- GIVEN INSTRUCTION: Each line from the one that holds "At what distance is the" to the end of the records is to be retyped exactly. Pictures are not part of the copy.

** BEGIN RECORD SET **

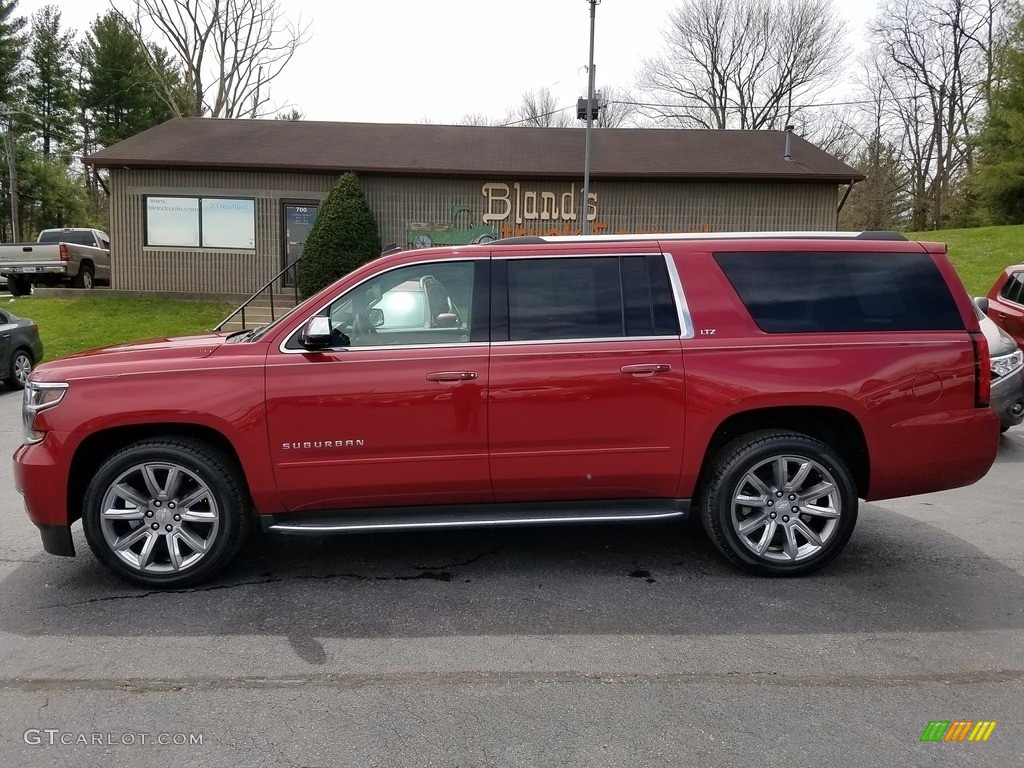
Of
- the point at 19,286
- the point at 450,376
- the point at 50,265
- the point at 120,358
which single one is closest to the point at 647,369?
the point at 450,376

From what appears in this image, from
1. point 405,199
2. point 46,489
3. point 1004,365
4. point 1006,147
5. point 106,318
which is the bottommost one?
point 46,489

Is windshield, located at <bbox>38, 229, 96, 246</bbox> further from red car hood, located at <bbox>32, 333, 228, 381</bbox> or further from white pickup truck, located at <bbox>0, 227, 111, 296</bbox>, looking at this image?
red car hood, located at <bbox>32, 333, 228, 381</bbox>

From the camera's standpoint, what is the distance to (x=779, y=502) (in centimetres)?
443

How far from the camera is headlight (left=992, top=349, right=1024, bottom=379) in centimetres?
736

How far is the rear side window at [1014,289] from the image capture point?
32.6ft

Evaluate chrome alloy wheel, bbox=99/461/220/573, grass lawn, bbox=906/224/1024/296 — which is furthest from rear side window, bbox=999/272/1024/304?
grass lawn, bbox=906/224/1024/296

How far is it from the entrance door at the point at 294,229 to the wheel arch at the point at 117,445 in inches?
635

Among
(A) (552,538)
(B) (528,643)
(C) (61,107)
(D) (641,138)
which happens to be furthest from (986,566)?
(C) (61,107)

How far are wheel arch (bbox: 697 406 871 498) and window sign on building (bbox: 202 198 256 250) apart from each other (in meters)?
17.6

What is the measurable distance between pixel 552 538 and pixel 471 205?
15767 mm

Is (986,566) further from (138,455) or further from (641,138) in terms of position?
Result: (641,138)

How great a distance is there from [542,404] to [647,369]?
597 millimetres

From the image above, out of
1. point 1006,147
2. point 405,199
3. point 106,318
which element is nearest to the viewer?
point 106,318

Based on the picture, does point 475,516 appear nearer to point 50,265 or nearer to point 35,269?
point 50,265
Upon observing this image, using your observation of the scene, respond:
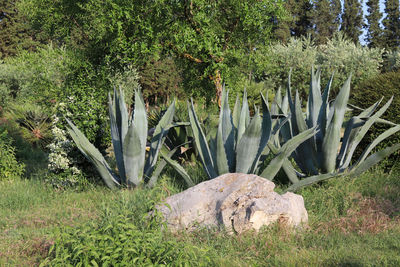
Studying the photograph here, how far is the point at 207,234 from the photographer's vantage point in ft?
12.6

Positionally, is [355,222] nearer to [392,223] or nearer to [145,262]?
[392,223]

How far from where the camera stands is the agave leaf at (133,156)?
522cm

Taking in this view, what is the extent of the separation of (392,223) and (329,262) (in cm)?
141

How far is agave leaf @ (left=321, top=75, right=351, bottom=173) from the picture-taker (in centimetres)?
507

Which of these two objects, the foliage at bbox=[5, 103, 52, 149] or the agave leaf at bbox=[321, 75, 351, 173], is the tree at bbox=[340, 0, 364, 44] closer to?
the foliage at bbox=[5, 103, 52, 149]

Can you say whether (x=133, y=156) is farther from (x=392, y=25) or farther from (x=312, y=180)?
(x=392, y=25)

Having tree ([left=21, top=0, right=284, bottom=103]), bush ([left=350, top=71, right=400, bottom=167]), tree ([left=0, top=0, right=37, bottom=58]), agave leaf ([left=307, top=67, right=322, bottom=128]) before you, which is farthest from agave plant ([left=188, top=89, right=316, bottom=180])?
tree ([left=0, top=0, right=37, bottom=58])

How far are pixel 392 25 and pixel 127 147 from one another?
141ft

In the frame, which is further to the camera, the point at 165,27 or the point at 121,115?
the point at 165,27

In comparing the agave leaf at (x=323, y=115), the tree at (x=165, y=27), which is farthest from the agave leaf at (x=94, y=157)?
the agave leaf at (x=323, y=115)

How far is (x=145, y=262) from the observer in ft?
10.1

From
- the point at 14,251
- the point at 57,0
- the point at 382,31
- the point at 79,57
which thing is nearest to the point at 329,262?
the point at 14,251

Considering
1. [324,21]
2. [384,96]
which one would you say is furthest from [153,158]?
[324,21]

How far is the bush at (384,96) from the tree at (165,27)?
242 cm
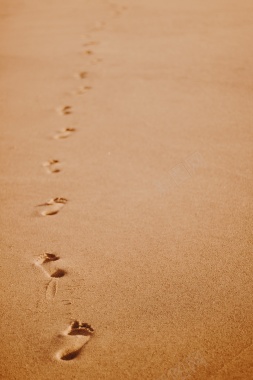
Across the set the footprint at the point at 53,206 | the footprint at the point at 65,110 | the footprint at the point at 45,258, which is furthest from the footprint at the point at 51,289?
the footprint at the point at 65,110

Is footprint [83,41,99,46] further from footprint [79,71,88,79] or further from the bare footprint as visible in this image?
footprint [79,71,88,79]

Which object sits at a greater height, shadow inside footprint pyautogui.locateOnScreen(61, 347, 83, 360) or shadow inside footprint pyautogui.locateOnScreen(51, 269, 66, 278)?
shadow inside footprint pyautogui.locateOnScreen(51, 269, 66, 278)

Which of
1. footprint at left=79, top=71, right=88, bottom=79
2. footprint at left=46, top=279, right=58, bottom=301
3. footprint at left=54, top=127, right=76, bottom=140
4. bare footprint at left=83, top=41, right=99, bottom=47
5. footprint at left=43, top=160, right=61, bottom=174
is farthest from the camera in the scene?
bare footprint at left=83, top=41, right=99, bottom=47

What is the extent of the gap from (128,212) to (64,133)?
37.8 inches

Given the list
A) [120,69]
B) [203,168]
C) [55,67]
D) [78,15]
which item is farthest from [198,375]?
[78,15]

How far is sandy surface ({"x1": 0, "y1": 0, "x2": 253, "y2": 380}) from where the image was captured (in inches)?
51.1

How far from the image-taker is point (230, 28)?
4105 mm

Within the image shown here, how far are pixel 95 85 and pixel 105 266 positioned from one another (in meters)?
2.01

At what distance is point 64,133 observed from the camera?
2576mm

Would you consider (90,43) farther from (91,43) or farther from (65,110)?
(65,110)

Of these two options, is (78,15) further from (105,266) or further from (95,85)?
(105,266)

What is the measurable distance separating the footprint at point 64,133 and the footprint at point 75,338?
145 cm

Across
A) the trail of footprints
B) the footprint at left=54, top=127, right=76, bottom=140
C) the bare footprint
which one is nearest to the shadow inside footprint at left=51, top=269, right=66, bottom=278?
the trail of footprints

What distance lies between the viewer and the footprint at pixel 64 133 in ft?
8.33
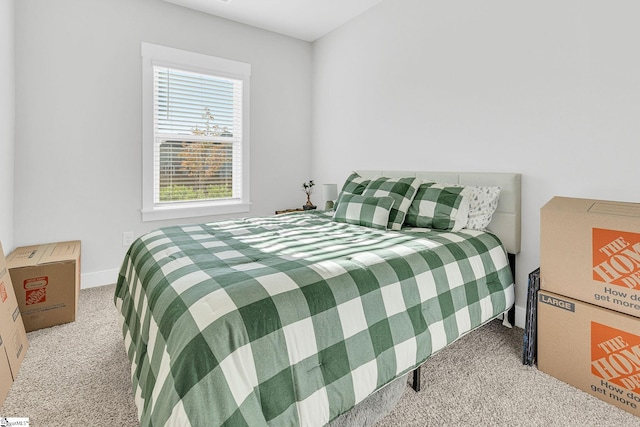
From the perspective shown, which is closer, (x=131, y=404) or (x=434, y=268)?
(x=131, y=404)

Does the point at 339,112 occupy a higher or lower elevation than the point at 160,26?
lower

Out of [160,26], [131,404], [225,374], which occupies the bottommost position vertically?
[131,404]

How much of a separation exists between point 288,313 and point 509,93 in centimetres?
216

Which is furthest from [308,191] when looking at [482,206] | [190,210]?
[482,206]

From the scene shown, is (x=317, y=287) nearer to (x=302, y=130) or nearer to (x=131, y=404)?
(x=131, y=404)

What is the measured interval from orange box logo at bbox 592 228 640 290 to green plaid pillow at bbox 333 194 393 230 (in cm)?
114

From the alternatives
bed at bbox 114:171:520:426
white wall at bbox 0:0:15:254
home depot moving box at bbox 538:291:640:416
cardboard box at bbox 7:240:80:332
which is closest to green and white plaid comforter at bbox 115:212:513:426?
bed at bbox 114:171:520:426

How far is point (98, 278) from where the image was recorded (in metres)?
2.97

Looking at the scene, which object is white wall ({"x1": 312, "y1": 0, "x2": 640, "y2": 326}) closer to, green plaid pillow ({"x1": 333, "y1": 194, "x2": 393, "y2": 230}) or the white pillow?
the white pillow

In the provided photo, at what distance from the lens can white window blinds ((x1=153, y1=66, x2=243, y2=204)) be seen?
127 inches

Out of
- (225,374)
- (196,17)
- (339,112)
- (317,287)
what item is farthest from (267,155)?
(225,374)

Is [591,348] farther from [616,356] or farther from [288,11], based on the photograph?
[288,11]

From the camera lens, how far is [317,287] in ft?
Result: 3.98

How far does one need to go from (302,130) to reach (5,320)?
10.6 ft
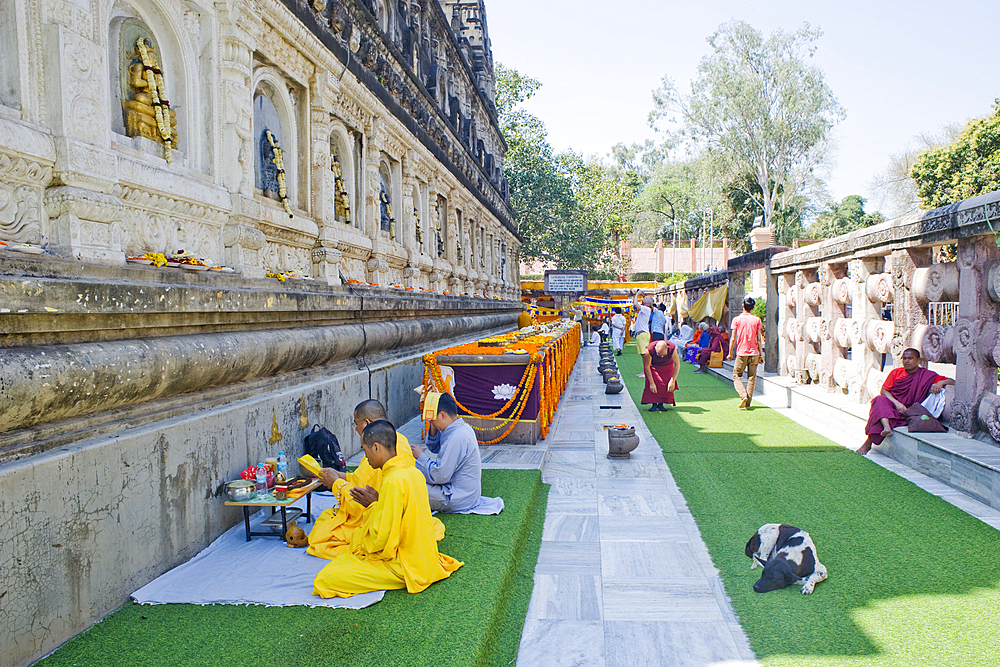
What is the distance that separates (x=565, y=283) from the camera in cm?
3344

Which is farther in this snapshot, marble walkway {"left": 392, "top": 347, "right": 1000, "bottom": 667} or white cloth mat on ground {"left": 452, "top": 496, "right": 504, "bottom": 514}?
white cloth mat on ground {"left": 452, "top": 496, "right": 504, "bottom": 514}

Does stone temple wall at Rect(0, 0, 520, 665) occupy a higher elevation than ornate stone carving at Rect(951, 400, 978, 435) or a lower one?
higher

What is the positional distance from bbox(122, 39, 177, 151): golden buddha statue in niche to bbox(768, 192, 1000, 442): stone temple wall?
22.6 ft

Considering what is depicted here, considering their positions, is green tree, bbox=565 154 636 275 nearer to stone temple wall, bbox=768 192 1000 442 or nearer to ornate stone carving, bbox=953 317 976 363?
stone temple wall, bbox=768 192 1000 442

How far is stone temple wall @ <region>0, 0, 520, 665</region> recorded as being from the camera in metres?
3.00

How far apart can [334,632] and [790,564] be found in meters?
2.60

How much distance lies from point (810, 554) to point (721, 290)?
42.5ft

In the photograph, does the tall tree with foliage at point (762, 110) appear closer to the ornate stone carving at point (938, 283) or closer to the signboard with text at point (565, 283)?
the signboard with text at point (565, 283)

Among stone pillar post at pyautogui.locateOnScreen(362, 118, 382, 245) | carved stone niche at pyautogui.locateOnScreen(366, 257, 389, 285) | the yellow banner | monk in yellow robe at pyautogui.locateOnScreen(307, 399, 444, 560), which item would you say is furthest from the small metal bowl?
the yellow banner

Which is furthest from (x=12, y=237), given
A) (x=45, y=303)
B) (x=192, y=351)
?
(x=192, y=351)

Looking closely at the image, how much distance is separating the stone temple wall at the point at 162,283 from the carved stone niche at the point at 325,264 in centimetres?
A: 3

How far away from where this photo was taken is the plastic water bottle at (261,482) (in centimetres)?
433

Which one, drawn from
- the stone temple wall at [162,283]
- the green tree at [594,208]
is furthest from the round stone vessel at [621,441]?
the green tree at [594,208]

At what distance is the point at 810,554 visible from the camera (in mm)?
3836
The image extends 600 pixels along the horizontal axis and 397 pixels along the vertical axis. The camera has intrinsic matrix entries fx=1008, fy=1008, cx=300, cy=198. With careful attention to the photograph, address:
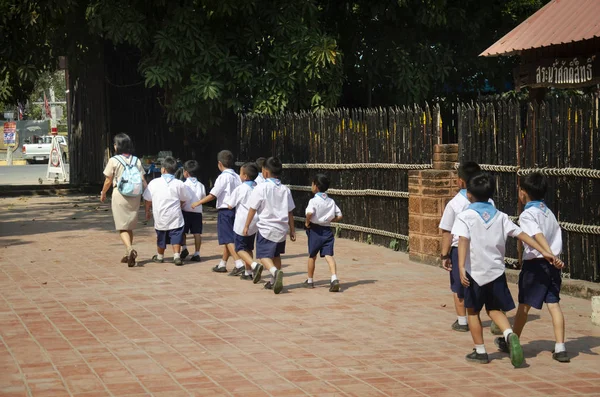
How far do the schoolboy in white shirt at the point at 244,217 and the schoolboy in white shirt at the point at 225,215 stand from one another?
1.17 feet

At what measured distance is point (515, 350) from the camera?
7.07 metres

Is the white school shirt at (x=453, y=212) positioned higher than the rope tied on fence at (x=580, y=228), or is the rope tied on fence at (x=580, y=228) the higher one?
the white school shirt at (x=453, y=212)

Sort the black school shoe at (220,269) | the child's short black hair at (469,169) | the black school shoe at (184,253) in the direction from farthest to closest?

** END RECORD SET **

- THE RESULT:
At what distance is the point at 810,554 visible from the camera (in mm)?
3836
The image extends 600 pixels along the horizontal axis and 397 pixels along the vertical axis. The camera has intrinsic matrix entries fx=1008, fy=1008, cx=300, cy=198. With careful attention to the photograph, address:
How far do the schoolboy in white shirt at the point at 244,217 and the schoolboy in white shirt at the point at 225,215 stand from one another?
1.17 feet

At what measured distance is point (515, 350) from the camera?
7.07 metres

Is the white school shirt at (x=453, y=212) positioned higher than the rope tied on fence at (x=580, y=228), or is the rope tied on fence at (x=580, y=228) the higher one?
the white school shirt at (x=453, y=212)

Sort the black school shoe at (220,269) | the child's short black hair at (469,169) | the black school shoe at (184,253) in the direction from farthest to closest?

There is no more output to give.